● WRITTEN TASK 1: In the listing below, count the lines that contain the string "Find" and give only the number.

** start SELECTION **

Investments in both fixed-rate and floating-rate
interest-earning instruments carry varying degrees of interest
rate risk. The fair market value of our fixed-rate securities
may be adversely impacted due to a rise in interest rates. In
general, securities with longer maturities are subject to
greater interest-rate risk than those with shorter maturities.
While floating rate securities generally are subject to less
interest-rate risk than fixed-rate securities, floating-rate
securities may produce less income than expected if interest
rates decrease. Due in part to these factors, our investment
income may fall short of expectations or we may suffer losses in
principal if securities are sold that have declined in market
value due to changes in interest rates. As of September 30,
2004, our fixed-income investments earned a pretax yield of
approximately 1.6%, with a weighted average maturity of four
months. If interest rates were to instantaneously increase
(decrease) by 100 basis points, the fair market value of
our total investment portfolio would decrease (increase) by
approximately $11.4 million.
We entered into two interest rate swaps on
June 19 and July 20, 2000, with notional amounts
totaling $95 million to reduce the impact of changes in
interest rates on a portion of the floating rate operating lease
for our San Jose headquarters office facilities. The
interest rate swaps allow us to receive floating rate receipts
based on the London Interbank Offered Rate, or LIBOR, in
exchange for making fixed rate payments which effectively
changes our interest rate exposure on our operating lease from a
floating rate to a fixed rate on $95 million of the total
$126.4 million notional amount of our San Jose
headquarters facility lease commitment. The balance of
$31.4 million remains at a floating rate of interest based
on the spread over 3-month LIBOR. If the 3-month LIBOR rates
were to increase (decrease) by 100 basis points, our
payments would increase (decrease) by $78,000 per quarter.

** end SELECTION **
** start LISTED RECORDS **

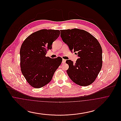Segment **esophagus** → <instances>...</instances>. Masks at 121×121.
I'll use <instances>...</instances> for the list:
<instances>
[{"label": "esophagus", "mask_w": 121, "mask_h": 121, "mask_svg": "<svg viewBox=\"0 0 121 121\" xmlns=\"http://www.w3.org/2000/svg\"><path fill=\"white\" fill-rule=\"evenodd\" d=\"M65 62H66V60L63 59V61H62V63H64Z\"/></svg>", "instance_id": "esophagus-1"}]
</instances>
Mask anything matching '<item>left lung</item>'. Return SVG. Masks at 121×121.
Returning a JSON list of instances; mask_svg holds the SVG:
<instances>
[{
    "label": "left lung",
    "instance_id": "obj_1",
    "mask_svg": "<svg viewBox=\"0 0 121 121\" xmlns=\"http://www.w3.org/2000/svg\"><path fill=\"white\" fill-rule=\"evenodd\" d=\"M61 37L72 52H77L78 58L76 63L71 60L67 73L76 84L87 86L95 80L102 69V49L98 40L82 29L61 30Z\"/></svg>",
    "mask_w": 121,
    "mask_h": 121
}]
</instances>
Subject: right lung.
Wrapping results in <instances>:
<instances>
[{
  "label": "right lung",
  "instance_id": "right-lung-1",
  "mask_svg": "<svg viewBox=\"0 0 121 121\" xmlns=\"http://www.w3.org/2000/svg\"><path fill=\"white\" fill-rule=\"evenodd\" d=\"M60 34L58 30L43 29L32 34L23 41L20 50V68L31 86L39 88L48 83L62 63L61 57L46 56Z\"/></svg>",
  "mask_w": 121,
  "mask_h": 121
}]
</instances>
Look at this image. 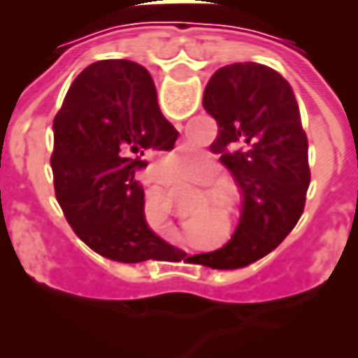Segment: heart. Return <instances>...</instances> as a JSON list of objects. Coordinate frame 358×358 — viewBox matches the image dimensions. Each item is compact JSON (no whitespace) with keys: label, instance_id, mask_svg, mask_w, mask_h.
Returning <instances> with one entry per match:
<instances>
[{"label":"heart","instance_id":"heart-1","mask_svg":"<svg viewBox=\"0 0 358 358\" xmlns=\"http://www.w3.org/2000/svg\"><path fill=\"white\" fill-rule=\"evenodd\" d=\"M189 163H192V166H199V164H201L199 161H189Z\"/></svg>","mask_w":358,"mask_h":358}]
</instances>
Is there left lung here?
Listing matches in <instances>:
<instances>
[{
  "label": "left lung",
  "instance_id": "1",
  "mask_svg": "<svg viewBox=\"0 0 358 358\" xmlns=\"http://www.w3.org/2000/svg\"><path fill=\"white\" fill-rule=\"evenodd\" d=\"M203 107L217 120L210 151L220 155L243 194L240 224L224 248L186 263L232 270L276 249L303 215L308 141L289 82L259 63H234L210 76Z\"/></svg>",
  "mask_w": 358,
  "mask_h": 358
}]
</instances>
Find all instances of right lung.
<instances>
[{
  "instance_id": "right-lung-1",
  "label": "right lung",
  "mask_w": 358,
  "mask_h": 358,
  "mask_svg": "<svg viewBox=\"0 0 358 358\" xmlns=\"http://www.w3.org/2000/svg\"><path fill=\"white\" fill-rule=\"evenodd\" d=\"M176 138L138 63L97 61L71 84L53 120V184L71 228L95 253L118 263L186 257L148 226L136 180L149 151H171Z\"/></svg>"
}]
</instances>
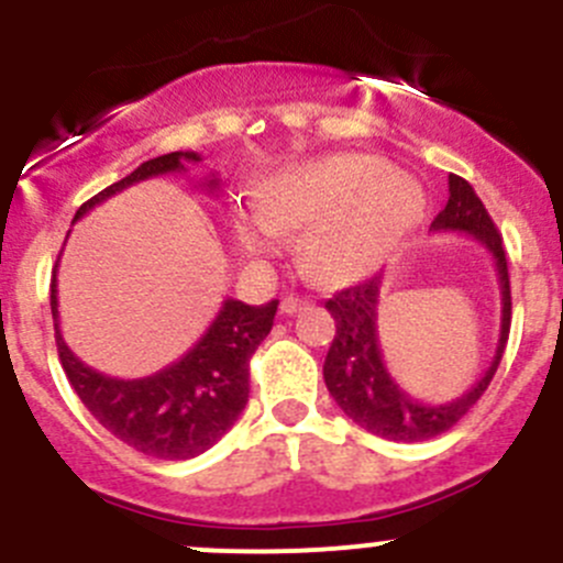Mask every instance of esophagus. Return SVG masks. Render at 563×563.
Returning <instances> with one entry per match:
<instances>
[{"label": "esophagus", "mask_w": 563, "mask_h": 563, "mask_svg": "<svg viewBox=\"0 0 563 563\" xmlns=\"http://www.w3.org/2000/svg\"><path fill=\"white\" fill-rule=\"evenodd\" d=\"M305 308H310V302H308V299H299V297H286V299H283V305H280V310L286 316L299 313V310H305Z\"/></svg>", "instance_id": "obj_1"}]
</instances>
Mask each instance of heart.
<instances>
[{
  "instance_id": "1",
  "label": "heart",
  "mask_w": 563,
  "mask_h": 563,
  "mask_svg": "<svg viewBox=\"0 0 563 563\" xmlns=\"http://www.w3.org/2000/svg\"><path fill=\"white\" fill-rule=\"evenodd\" d=\"M255 209L231 223L245 253H275L283 231L308 225L302 250L316 275L351 283L382 269L411 240L428 196L417 176L382 157L343 152L275 172L261 185Z\"/></svg>"
}]
</instances>
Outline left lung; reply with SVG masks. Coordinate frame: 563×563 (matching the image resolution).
I'll return each mask as SVG.
<instances>
[{"label":"left lung","instance_id":"left-lung-1","mask_svg":"<svg viewBox=\"0 0 563 563\" xmlns=\"http://www.w3.org/2000/svg\"><path fill=\"white\" fill-rule=\"evenodd\" d=\"M435 234H468L487 247L498 272L501 286V332H498L496 356L485 376L465 395L450 402H422L408 395L389 376L378 343V297H382V275L338 291L327 302L334 318V340L323 362V382L345 417L354 419L367 433L382 435L387 441H428L455 428L460 419L476 406L485 389L490 387L498 371L504 349H507L509 323H512V294H509L507 253L501 234L487 214L485 203L463 176L450 174V201L430 223Z\"/></svg>","mask_w":563,"mask_h":563}]
</instances>
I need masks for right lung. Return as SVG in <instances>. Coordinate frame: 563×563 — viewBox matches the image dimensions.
<instances>
[{
  "label": "right lung",
  "instance_id": "obj_1",
  "mask_svg": "<svg viewBox=\"0 0 563 563\" xmlns=\"http://www.w3.org/2000/svg\"><path fill=\"white\" fill-rule=\"evenodd\" d=\"M198 152H172L141 163L133 174L113 181L111 187L89 198L76 212L81 220L89 209L117 196L135 181L163 174H185L187 163H198ZM209 192L220 187L218 176L203 181ZM277 299L266 305H245L225 299L218 318L209 323L196 345L174 365L146 378H111L84 365L59 329V299H56V269L51 280V316L56 329V349L70 387L81 397L95 419L117 435L122 444L133 446L150 457L190 460L218 444L247 406L250 356L269 334L275 323Z\"/></svg>",
  "mask_w": 563,
  "mask_h": 563
}]
</instances>
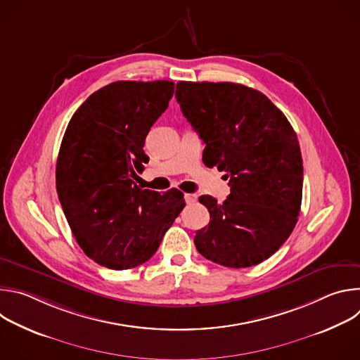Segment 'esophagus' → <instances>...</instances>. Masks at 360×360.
<instances>
[{"instance_id":"esophagus-1","label":"esophagus","mask_w":360,"mask_h":360,"mask_svg":"<svg viewBox=\"0 0 360 360\" xmlns=\"http://www.w3.org/2000/svg\"><path fill=\"white\" fill-rule=\"evenodd\" d=\"M196 199H198V196L195 193H185V202L186 203H193V202H196Z\"/></svg>"}]
</instances>
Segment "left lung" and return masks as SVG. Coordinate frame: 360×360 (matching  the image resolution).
Listing matches in <instances>:
<instances>
[{
    "label": "left lung",
    "instance_id": "left-lung-1",
    "mask_svg": "<svg viewBox=\"0 0 360 360\" xmlns=\"http://www.w3.org/2000/svg\"><path fill=\"white\" fill-rule=\"evenodd\" d=\"M181 111L203 143V162L226 172L224 200L199 198L210 225L195 246L226 268H249L274 255L292 233L302 203L303 165L297 136L262 92L233 82L176 84Z\"/></svg>",
    "mask_w": 360,
    "mask_h": 360
}]
</instances>
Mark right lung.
Returning a JSON list of instances; mask_svg holds the SVG:
<instances>
[{
    "instance_id": "1",
    "label": "right lung",
    "mask_w": 360,
    "mask_h": 360,
    "mask_svg": "<svg viewBox=\"0 0 360 360\" xmlns=\"http://www.w3.org/2000/svg\"><path fill=\"white\" fill-rule=\"evenodd\" d=\"M172 81H117L86 98L64 134L56 169L68 225L94 262L115 271L150 259L185 207L184 193L136 185L145 138L168 108Z\"/></svg>"
}]
</instances>
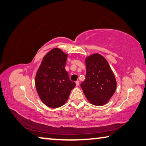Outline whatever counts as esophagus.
Instances as JSON below:
<instances>
[{"mask_svg": "<svg viewBox=\"0 0 146 146\" xmlns=\"http://www.w3.org/2000/svg\"><path fill=\"white\" fill-rule=\"evenodd\" d=\"M76 86H78L79 85H80V81H76Z\"/></svg>", "mask_w": 146, "mask_h": 146, "instance_id": "1", "label": "esophagus"}]
</instances>
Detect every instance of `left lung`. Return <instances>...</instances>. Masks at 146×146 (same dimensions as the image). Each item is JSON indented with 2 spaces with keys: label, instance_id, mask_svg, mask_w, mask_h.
Here are the masks:
<instances>
[{
  "label": "left lung",
  "instance_id": "8db88e82",
  "mask_svg": "<svg viewBox=\"0 0 146 146\" xmlns=\"http://www.w3.org/2000/svg\"><path fill=\"white\" fill-rule=\"evenodd\" d=\"M85 80L81 84L88 101L96 106L108 103L116 90V80L106 59L94 54L86 59Z\"/></svg>",
  "mask_w": 146,
  "mask_h": 146
}]
</instances>
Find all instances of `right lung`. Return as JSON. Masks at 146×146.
Here are the masks:
<instances>
[{
	"mask_svg": "<svg viewBox=\"0 0 146 146\" xmlns=\"http://www.w3.org/2000/svg\"><path fill=\"white\" fill-rule=\"evenodd\" d=\"M67 55L54 48L43 58L35 78L38 96L46 106L58 108L66 103L76 83L65 70Z\"/></svg>",
	"mask_w": 146,
	"mask_h": 146,
	"instance_id": "1",
	"label": "right lung"
}]
</instances>
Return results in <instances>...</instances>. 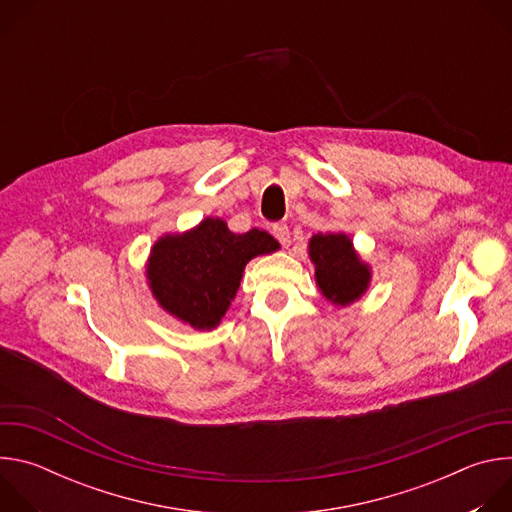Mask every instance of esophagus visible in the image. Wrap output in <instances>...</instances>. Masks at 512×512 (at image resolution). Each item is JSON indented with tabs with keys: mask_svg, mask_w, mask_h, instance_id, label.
Returning <instances> with one entry per match:
<instances>
[{
	"mask_svg": "<svg viewBox=\"0 0 512 512\" xmlns=\"http://www.w3.org/2000/svg\"><path fill=\"white\" fill-rule=\"evenodd\" d=\"M271 233H273V237H275L283 247H289L291 235H289V227H287L285 223H275V225L271 227Z\"/></svg>",
	"mask_w": 512,
	"mask_h": 512,
	"instance_id": "34e87169",
	"label": "esophagus"
}]
</instances>
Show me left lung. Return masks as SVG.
<instances>
[{"mask_svg":"<svg viewBox=\"0 0 512 512\" xmlns=\"http://www.w3.org/2000/svg\"><path fill=\"white\" fill-rule=\"evenodd\" d=\"M310 257L316 263V281L322 294L334 304L346 306L362 296L371 273L360 263L346 235H314Z\"/></svg>","mask_w":512,"mask_h":512,"instance_id":"obj_1","label":"left lung"}]
</instances>
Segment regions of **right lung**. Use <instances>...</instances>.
Wrapping results in <instances>:
<instances>
[{"label": "right lung", "mask_w": 512, "mask_h": 512, "mask_svg": "<svg viewBox=\"0 0 512 512\" xmlns=\"http://www.w3.org/2000/svg\"><path fill=\"white\" fill-rule=\"evenodd\" d=\"M277 247L265 231L235 235L221 218H206L194 231L162 237L154 245L150 285L164 310L198 330H210L235 298L247 261Z\"/></svg>", "instance_id": "obj_1"}]
</instances>
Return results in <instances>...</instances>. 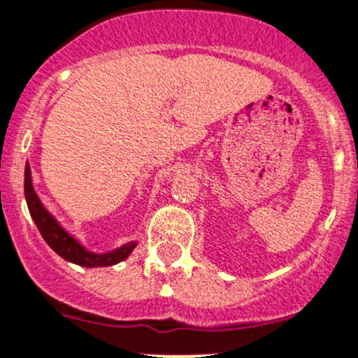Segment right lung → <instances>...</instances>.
I'll use <instances>...</instances> for the list:
<instances>
[{
	"mask_svg": "<svg viewBox=\"0 0 358 358\" xmlns=\"http://www.w3.org/2000/svg\"><path fill=\"white\" fill-rule=\"evenodd\" d=\"M24 194L29 213H31L38 231L42 233L43 240L49 243V247H51L55 252H58L63 259H66V262L78 263V265L81 266L116 265V263L123 262V259L132 252L134 247H136V242H130L122 245L120 249L113 250V252H108V255H93L90 250H86L85 247H83L78 240L72 238V236L56 222L55 217L42 206L38 196H36L35 190H33L29 164H26L24 169Z\"/></svg>",
	"mask_w": 358,
	"mask_h": 358,
	"instance_id": "obj_1",
	"label": "right lung"
}]
</instances>
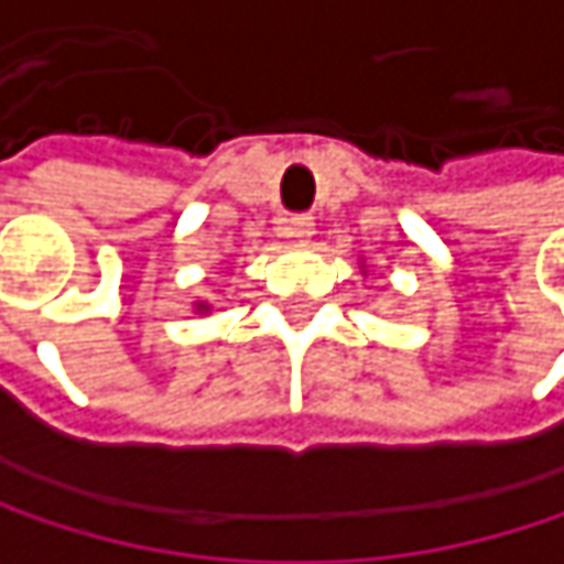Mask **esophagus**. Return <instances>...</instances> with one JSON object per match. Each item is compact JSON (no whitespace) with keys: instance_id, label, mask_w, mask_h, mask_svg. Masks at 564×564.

** end LISTED RECORDS **

● WRITTEN TASK 2:
Answer these from the passage on interest rate risk above:
(a) What pretax yield did the fixed-income investments earn as of September 30, 2004?
(b) What total notional amount did the two interest rate swaps have?
(c) By how much per quarter would payments increase if 3-month LIBOR rates rose by 100 basis points?

● TASK SOLUTION 1: 2

● TASK SOLUTION 2:
(a) Approximately 1.6%
(b) $95 million
(c) $78,000